AI And The ‘Black Box’ Problem: US FDA Is More Comfortable Than Some May Think
Executive Summary
A recurring question about using artificial intelligence in drug development is whether the US Food and Drug Administration can accept a model that operates as a black box, meaning that developers cannot explain exactly how the model does what it does.
The US Food and Drug Administration is very much prepared to consider artificial intelligence applications that are not explainable, that is, models that operate essentially as a “black box.”
Key Takeaways
-
The FDA will consider AI applications even if the model is not fully explainable.
-
If the AI model is hard to understand, but there is other evidence supports the findings, a discussion with FDA may be possible.
-
Not using AI because we do not understand how it works is not the best path forward, A Parexel official said.
That was one key message from a recent FDA/Clinical Trials Transformation Initiative meeting on AI in drug and biological product development. The event more broadly served as an opportunity for the agency to gather input and share initial thoughts about its upcoming guidance on the use of AI in drug development. (Also see "AI In Drug Development: Regulatory Clarity Needed On Inspections, Human Role" - Pink Sheet, 28 Aug, 2024.)
FDA officials said that in the absence of guidance, there are some industry misconceptions about the agency’s AI stance.
“We have heard FDA does not allow” large language models,” said Tala Fakhouri, Center for Drug Evaluation and Research associate director for data science and artificial intelligence policy. “I'm not sure where that came from.”
Fakhouri also said she has heard “that the models have to be explainable.”
“Again, not all models are explainable,” she said. “It will depend on the context of use and model risk, where we might ask more questions.”

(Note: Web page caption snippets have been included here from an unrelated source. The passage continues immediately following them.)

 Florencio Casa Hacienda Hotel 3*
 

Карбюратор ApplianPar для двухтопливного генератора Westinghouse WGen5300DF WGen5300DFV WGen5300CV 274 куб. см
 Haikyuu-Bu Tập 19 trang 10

“Generally, at the FDA, we put more emphasis on transparency,” Fakhouri added. “We want to know more about the data that you may have used to train your model. We want to know why you chose a specific modeling technique. We want to understand the methods behind AI, not necessarily explainability.”
Fakhouri and a panel of agency colleagues were asked to elaborate on the point during a wrap up session. Fakhouri read the question: “How do we propose to validate an AI model that is not explainable? In other words, how do you validate a black box model? If you don’t know how it works, how can you claim you validated it?”

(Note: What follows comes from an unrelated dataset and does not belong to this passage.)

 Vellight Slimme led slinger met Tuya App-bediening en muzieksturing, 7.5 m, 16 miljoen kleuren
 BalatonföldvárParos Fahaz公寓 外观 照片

“If you are only asking me to trust this model that I don't understand, and this is the only piece of evidence that you have, I think this is going to be a hard pill to swallow,” said Hussein Ezzeldin, senior digital health expert in the Center for Biologics Evaluation and Research’s Office of Biostatistics and Pharmacovigilance. “But if you're bringing something that may be hard to understand, but it has other evidence that would support these findings, then maybe it might be a different discussion.”
“If you don’t understand how the model works, but you see concurrence between the output of the model and the data that you already have, then this is some sort of a validation, even though you don't really understand how the model works,” Ezzeldin added.

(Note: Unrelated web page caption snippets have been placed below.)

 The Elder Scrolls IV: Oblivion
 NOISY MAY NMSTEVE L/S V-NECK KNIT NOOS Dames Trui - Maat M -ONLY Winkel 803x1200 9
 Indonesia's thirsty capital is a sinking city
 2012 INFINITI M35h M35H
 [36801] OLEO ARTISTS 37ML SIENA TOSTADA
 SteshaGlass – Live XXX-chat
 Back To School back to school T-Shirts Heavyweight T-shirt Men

Another FDA official, speaking from the audience, said that there is often a misperception that models are either fully explainable or a complete black box.
“It is not 0/1,” she said. “Typically, you don’t work with models that you don’t understand” at all.
“You understand some things about those models, and there are certain other things that you don't know completely,” the official added.
She then used an analogy similar to one offered by FDA Commissioner Robert Califf about the importance of understanding a drug’s mechanism of action. (Also see "The Aspirin Test For AI?" - Pink Sheet, 24 Apr, 2024.)
There are many drugs “where we have some understanding of the mechanism of action, but we don’t know in detail how these drugs work,” the official said. She specifically cited SSRI antidepressants, where it is well established that the drugs block reuptake of serotonin.
“How does that translate into improvement in depression or anxiety? We have no clue,” she said. “That is a principle that not only we are comfortable with as a society and in clinical trials and drug development, we have been using many of these drugs for ages in one of the most demanding tasks and more serious tasks, which is treating people.”
Fakhouri gave a different example, indicating that meeting speakers reported that “Generative AI is being used to generate the first draft” of regulatory documents. “Even the makers of those tools don’t understand how they work.”
Parexel Executive VP Stephen Pyke, who chairs the Association of Clinical Research Organizations’ AI/ML Committee, stressed the importance of becoming “comfortable” with the concept.
“I’m a statistician and I got trained about Occam's Razor: simple is preferable wherever it can do the job,” he said. However, “some jobs can’t be done with simple. We have to get used to this idea. There are certain tasks that will only be amenable to AI that we can't explain.”
“It is just about recognizing that there are going to be those applications, and we have to figure out, what do we do?” Pyke said. One option is “we won’t use those solutions, even though we think as best we can tell they work and work well, because we don't understand how they work. That does not seem to me a good place to go.”